[Records — start]

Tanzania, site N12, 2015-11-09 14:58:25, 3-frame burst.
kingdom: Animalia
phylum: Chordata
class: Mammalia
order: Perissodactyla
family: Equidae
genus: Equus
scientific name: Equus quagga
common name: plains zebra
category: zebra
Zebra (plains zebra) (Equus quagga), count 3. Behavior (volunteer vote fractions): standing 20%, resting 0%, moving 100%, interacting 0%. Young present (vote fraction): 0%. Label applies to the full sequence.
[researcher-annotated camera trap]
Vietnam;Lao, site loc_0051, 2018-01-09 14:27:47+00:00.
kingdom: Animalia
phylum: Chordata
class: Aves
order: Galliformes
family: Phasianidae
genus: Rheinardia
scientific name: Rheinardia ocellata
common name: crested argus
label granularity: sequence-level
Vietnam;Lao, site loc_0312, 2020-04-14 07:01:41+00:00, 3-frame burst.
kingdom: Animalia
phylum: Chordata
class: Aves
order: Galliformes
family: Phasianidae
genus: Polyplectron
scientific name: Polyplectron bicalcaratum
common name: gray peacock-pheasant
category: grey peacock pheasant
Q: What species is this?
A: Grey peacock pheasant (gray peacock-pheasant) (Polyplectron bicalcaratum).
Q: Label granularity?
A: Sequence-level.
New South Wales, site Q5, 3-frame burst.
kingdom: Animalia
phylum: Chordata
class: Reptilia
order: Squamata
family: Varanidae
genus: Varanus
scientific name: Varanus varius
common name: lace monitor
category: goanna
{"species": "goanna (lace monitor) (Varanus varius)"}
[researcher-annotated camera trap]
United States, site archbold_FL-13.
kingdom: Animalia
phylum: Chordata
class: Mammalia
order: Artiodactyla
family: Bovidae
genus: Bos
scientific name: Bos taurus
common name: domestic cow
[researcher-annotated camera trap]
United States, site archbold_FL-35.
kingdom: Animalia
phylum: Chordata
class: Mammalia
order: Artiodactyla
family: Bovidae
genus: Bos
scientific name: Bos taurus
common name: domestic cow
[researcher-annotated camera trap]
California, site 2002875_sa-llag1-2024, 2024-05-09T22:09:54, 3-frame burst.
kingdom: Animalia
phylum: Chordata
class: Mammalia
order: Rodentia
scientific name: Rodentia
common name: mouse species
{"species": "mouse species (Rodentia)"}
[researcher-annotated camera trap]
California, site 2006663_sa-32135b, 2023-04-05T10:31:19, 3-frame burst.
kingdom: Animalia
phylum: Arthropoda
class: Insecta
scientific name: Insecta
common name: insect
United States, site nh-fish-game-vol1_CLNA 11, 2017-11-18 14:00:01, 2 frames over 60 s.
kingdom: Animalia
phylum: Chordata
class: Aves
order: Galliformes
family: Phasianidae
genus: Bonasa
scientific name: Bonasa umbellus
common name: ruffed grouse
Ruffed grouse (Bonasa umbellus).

[Records — finish]

**What you should do:** What's wanted is each line above, transcribed with nothing altered.

**Exercise answer:**
Tanzania, site N12, 2015-11-09 14:58:25, 3-frame burst.
kingdom: Animalia
phylum: Chordata
class: Mammalia
order: Perissodactyla
family: Equidae
genus: Equus
scientific name: Equus quagga
common name: plains zebra
category: zebra
Zebra (plains zebra) (Equus quagga), count 3. Behavior (volunteer vote fractions): standing 20%, resting 0%, moving 100%, interacting 0%. Young present (vote fraction): 0%. Label applies to the full sequence.
[researcher-annotated camera trap]
Vietnam;Lao, site loc_0051, 2018-01-09 14:27:47+00:00.
kingdom: Animalia
phylum: Chordata
class: Aves
order: Galliformes
family: Phasianidae
genus: Rheinardia
scientific name: Rheinardia ocellata
common name: crested argus
label granularity: sequence-level
Vietnam;Lao, site loc_0312, 2020-04-14 07:01:41+00:00, 3-frame burst.
kingdom: Animalia
phylum: Chordata
class: Aves
order: Galliformes
family: Phasianidae
genus: Polyplectron
scientific name: Polyplectron bicalcaratum
common name: gray peacock-pheasant
category: grey peacock pheasant
Q: What species is this?
A: Grey peacock pheasant (gray peacock-pheasant) (Polyplectron bicalcaratum).
Q: Label granularity?
A: Sequence-level.
New South Wales, site Q5, 3-frame burst.
kingdom: Animalia
phylum: Chordata
class: Reptilia
order: Squamata
family: Varanidae
genus: Varanus
scientific name: Varanus varius
common name: lace monitor
category: goanna
{"species": "goanna (lace monitor) (Varanus varius)"}
[researcher-annotated camera trap]
United States, site archbold_FL-13.
kingdom: Animalia
phylum: Chordata
class: Mammalia
order: Artiodactyla
family: Bovidae
genus: Bos
scientific name: Bos taurus
common name: domestic cow
[researcher-annotated camera trap]
United States, site archbold_FL-35.
kingdom: Animalia
phylum: Chordata
class: Mammalia
order: Artiodactyla
family: Bovidae
genus: Bos
scientific name: Bos taurus
common name: domestic cow
[researcher-annotated camera trap]
California, site 2002875_sa-llag1-2024, 2024-05-09T22:09:54, 3-frame burst.
kingdom: Animalia
phylum: Chordata
class: Mammalia
order: Rodentia
scientific name: Rodentia
common name: mouse species
{"species": "mouse species (Rodentia)"}
[researcher-annotated camera trap]
California, site 2006663_sa-32135b, 2023-04-05T10:31:19, 3-frame burst.
kingdom: Animalia
phylum: Arthropoda
class: Insecta
scientific name: Insecta
common name: insect
United States, site nh-fish-game-vol1_CLNA 11, 2017-11-18 14:00:01, 2 frames over 60 s.
kingdom: Animalia
phylum: Chordata
class: Aves
order: Galliformes
family: Phasianidae
genus: Bonasa
scientific name: Bonasa umbellus
common name: ruffed grouse
Ruffed grouse (Bonasa umbellus).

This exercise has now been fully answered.